In service to the swimming community, he was the inaugural President of the Coaches Association in the District of Columbia. He was a Vice President of the Amateur Athletic Union for the District of Columbia, and served as an American Athletic Union Swim Committee member for the National organization. He was a National Chair of Long Distance Swimming.
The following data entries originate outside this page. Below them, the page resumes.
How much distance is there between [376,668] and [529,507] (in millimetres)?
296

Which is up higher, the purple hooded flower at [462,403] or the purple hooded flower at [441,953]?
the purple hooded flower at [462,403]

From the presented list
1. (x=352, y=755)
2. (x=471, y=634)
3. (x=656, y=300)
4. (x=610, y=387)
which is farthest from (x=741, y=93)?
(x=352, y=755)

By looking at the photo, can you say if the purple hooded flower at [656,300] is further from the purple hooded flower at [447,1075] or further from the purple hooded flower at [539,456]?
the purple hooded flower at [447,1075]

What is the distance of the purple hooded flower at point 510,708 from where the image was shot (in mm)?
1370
He married Caroline Tinkham around 1972.

Tinkham died on April 9, 2019 in suburban Rockland, Maryland, about 35 miles North of where he had coached the North Virginia Aquatic Club. He had been suffering with Alzheimers for a number of years. He was survived by his wife Caroline, six children and eleven grandchildren. A memorial service was held in Chevy Chase, Maryland, at All Saints Church on the early afternoon of April 26, 2019.

===Honors===
Tinkham was inducted into the International Swimming Hall of Fame in 1989. He was made a member of the College Swimming Coaches Association Hall of Fame in 2002.